▶ **Requirements**: Reproduce the data below line for line, with no changes.

BEGIN Records to process

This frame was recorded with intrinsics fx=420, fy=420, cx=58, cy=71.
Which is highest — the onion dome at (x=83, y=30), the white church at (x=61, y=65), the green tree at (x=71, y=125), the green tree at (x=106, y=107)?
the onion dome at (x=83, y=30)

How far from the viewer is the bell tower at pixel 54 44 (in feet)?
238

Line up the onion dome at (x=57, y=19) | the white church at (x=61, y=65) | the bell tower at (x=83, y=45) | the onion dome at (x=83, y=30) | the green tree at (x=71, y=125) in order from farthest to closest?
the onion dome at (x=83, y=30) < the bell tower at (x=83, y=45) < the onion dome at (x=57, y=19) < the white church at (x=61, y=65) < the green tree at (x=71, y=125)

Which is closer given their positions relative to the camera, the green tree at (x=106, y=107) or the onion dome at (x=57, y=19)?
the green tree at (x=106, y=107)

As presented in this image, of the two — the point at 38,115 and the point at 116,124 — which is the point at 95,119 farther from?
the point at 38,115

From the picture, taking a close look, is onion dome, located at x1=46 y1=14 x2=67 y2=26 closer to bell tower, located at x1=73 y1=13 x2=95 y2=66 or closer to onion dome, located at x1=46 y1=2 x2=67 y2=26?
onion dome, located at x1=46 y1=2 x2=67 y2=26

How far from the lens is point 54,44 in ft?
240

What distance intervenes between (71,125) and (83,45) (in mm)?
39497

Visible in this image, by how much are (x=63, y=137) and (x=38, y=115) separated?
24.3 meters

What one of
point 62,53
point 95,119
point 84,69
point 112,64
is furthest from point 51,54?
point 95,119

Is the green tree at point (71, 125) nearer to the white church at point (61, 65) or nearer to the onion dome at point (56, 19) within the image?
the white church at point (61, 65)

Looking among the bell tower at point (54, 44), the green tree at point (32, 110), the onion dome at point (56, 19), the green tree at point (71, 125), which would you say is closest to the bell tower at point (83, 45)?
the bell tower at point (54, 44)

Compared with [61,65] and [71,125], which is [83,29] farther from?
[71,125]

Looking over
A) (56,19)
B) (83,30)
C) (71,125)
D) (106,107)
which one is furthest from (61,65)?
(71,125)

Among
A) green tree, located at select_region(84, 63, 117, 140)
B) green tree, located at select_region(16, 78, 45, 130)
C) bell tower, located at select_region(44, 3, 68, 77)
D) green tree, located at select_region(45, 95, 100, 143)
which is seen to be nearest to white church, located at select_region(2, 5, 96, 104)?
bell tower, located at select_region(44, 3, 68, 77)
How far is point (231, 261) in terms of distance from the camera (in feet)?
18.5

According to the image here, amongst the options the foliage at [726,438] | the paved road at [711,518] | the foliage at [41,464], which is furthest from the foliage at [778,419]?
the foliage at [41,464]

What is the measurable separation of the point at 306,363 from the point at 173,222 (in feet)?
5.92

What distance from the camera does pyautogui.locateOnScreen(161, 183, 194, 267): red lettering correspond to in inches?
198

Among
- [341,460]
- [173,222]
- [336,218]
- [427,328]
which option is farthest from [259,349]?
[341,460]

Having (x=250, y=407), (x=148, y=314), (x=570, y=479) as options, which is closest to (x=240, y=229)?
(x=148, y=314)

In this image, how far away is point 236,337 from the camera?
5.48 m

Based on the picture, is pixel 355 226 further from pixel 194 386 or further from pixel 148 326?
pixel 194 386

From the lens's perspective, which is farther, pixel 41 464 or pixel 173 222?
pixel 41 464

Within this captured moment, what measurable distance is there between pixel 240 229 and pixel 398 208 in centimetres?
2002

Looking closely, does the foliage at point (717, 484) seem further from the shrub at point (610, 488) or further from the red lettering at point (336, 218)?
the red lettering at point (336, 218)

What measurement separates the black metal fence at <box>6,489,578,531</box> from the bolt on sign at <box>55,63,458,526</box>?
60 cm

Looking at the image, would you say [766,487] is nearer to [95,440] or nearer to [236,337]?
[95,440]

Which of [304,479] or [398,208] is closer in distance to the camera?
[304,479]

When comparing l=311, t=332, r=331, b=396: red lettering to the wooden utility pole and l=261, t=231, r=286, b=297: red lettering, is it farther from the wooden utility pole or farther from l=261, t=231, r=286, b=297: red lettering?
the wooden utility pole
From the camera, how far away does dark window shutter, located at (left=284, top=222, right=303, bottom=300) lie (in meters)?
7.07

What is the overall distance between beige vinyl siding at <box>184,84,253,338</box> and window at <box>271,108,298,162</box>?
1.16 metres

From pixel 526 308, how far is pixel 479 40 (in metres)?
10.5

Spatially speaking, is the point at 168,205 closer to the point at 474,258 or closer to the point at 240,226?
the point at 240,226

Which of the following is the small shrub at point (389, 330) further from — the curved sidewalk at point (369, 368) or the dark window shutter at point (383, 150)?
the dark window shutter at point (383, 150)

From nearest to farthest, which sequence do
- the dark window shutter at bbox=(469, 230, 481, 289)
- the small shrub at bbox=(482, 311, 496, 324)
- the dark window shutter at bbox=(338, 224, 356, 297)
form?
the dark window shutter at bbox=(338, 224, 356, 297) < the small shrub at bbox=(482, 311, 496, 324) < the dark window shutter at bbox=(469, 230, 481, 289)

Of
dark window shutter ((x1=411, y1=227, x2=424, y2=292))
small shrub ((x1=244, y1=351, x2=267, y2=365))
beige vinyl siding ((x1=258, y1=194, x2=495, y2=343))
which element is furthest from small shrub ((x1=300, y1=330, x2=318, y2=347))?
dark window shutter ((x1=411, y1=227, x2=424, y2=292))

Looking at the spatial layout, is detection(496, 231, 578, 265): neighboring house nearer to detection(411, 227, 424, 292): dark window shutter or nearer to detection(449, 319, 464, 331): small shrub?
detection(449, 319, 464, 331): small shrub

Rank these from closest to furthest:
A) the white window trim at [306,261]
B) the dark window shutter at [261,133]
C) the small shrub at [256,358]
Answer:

END Records to process

▶ **Answer to this exercise**:
This frame was recorded with intrinsics fx=420, fy=420, cx=58, cy=71.
Which is highest — the onion dome at (x=83, y=30), the white church at (x=61, y=65), the green tree at (x=71, y=125), the green tree at (x=106, y=107)?
the onion dome at (x=83, y=30)

How far from the viewer is the bell tower at pixel 54 44 (in feet)?
238

Line up the onion dome at (x=57, y=19) | the white church at (x=61, y=65) | the bell tower at (x=83, y=45) | the onion dome at (x=83, y=30) | the green tree at (x=71, y=125) in order from farthest to closest?
the onion dome at (x=83, y=30) < the bell tower at (x=83, y=45) < the onion dome at (x=57, y=19) < the white church at (x=61, y=65) < the green tree at (x=71, y=125)

Which is closer given their positions relative to the camera, the green tree at (x=106, y=107) or the onion dome at (x=57, y=19)?
the green tree at (x=106, y=107)

As presented in this image, of the two — the point at 38,115 and the point at 116,124 — which is the point at 95,119 farther from?
the point at 38,115

From the picture, taking a close look, is onion dome, located at x1=46 y1=14 x2=67 y2=26 closer to bell tower, located at x1=73 y1=13 x2=95 y2=66 or closer to onion dome, located at x1=46 y1=2 x2=67 y2=26?
onion dome, located at x1=46 y1=2 x2=67 y2=26

How far from the lens is point 54,44 in ft?
240

What distance intervenes between (71,125) and (83,45) (in mm)?
39497

Visible in this image, by how much are (x=63, y=137) and (x=38, y=115) separated?
24.3 meters

What one of
point 62,53
point 95,119
point 84,69
point 112,64
is furthest from point 51,54?
point 95,119

Is the green tree at point (71, 125) nearer to the white church at point (61, 65) or nearer to the onion dome at point (56, 19) within the image?
the white church at point (61, 65)

Looking among the bell tower at point (54, 44), the green tree at point (32, 110), the onion dome at point (56, 19), the green tree at point (71, 125), which would you say is closest to the bell tower at point (83, 45)?
the bell tower at point (54, 44)

Compared with [61,65] and [71,125], which is [83,29] farther from?
[71,125]

Looking over
A) (56,19)
B) (83,30)
C) (71,125)
D) (106,107)
which one is furthest from (61,65)?
(71,125)

Among
A) green tree, located at select_region(84, 63, 117, 140)
B) green tree, located at select_region(16, 78, 45, 130)
C) bell tower, located at select_region(44, 3, 68, 77)
D) green tree, located at select_region(45, 95, 100, 143)
which is seen to be nearest to white church, located at select_region(2, 5, 96, 104)?
bell tower, located at select_region(44, 3, 68, 77)
How far is point (231, 261) in terms of distance from the camera (in feet)?
18.5

According to the image here, amongst the options the foliage at [726,438] | the paved road at [711,518] | the foliage at [41,464], which is furthest from the foliage at [778,419]?
the foliage at [41,464]

What is the measurable separation of the point at 306,363 from the point at 173,222 (in feet)?
5.92

What distance from the camera does pyautogui.locateOnScreen(161, 183, 194, 267): red lettering correspond to in inches?
198

Among
- [341,460]
- [173,222]
- [336,218]
- [427,328]
which option is farthest from [259,349]?
[341,460]

Having (x=250, y=407), (x=148, y=314), (x=570, y=479) as options, which is closest to (x=240, y=229)?
(x=148, y=314)

In this image, how far away is point 236,337 from the camera?
5.48 m

Based on the picture, is pixel 355 226 further from pixel 194 386 or further from pixel 148 326?
pixel 194 386

From the lens's perspective, which is farther, pixel 41 464 or pixel 173 222?
pixel 41 464

Within this captured moment, what measurable distance is there between pixel 240 229 and pixel 398 208 in centimetres?
2002

Looking closely, does the foliage at point (717, 484) seem further from the shrub at point (610, 488) or further from the red lettering at point (336, 218)?
the red lettering at point (336, 218)

What measurement separates the black metal fence at <box>6,489,578,531</box> from the bolt on sign at <box>55,63,458,526</box>?
60 cm

Looking at the image, would you say [766,487] is nearer to [95,440] or nearer to [236,337]?
[95,440]

Which of [304,479] or [398,208] is closer in distance to the camera?
[304,479]

When comparing l=311, t=332, r=331, b=396: red lettering to the wooden utility pole and l=261, t=231, r=286, b=297: red lettering, is it farther from the wooden utility pole or farther from l=261, t=231, r=286, b=297: red lettering?
the wooden utility pole
From the camera, how far away does dark window shutter, located at (left=284, top=222, right=303, bottom=300) lie (in meters)?
7.07

What is the overall distance between beige vinyl siding at <box>184,84,253,338</box> and window at <box>271,108,298,162</box>?
1.16 metres

From pixel 526 308, how far is pixel 479 40 (in metres)?
10.5

Spatially speaking, is the point at 168,205 closer to the point at 474,258 or closer to the point at 240,226?
the point at 240,226

Which of the following is the small shrub at point (389, 330) further from — the curved sidewalk at point (369, 368) or the dark window shutter at point (383, 150)?
the dark window shutter at point (383, 150)

From nearest to farthest, which sequence do
- the dark window shutter at bbox=(469, 230, 481, 289)
- the small shrub at bbox=(482, 311, 496, 324)
- the dark window shutter at bbox=(338, 224, 356, 297)
form?
the dark window shutter at bbox=(338, 224, 356, 297) < the small shrub at bbox=(482, 311, 496, 324) < the dark window shutter at bbox=(469, 230, 481, 289)

Of
dark window shutter ((x1=411, y1=227, x2=424, y2=292))
small shrub ((x1=244, y1=351, x2=267, y2=365))
beige vinyl siding ((x1=258, y1=194, x2=495, y2=343))
which element is furthest from small shrub ((x1=300, y1=330, x2=318, y2=347))?
dark window shutter ((x1=411, y1=227, x2=424, y2=292))

Looking at the spatial layout, is detection(496, 231, 578, 265): neighboring house nearer to detection(411, 227, 424, 292): dark window shutter or nearer to detection(449, 319, 464, 331): small shrub?
detection(449, 319, 464, 331): small shrub

Rank these from closest to furthest:
A) the white window trim at [306,261]
B) the dark window shutter at [261,133]
C) the small shrub at [256,358]
Answer:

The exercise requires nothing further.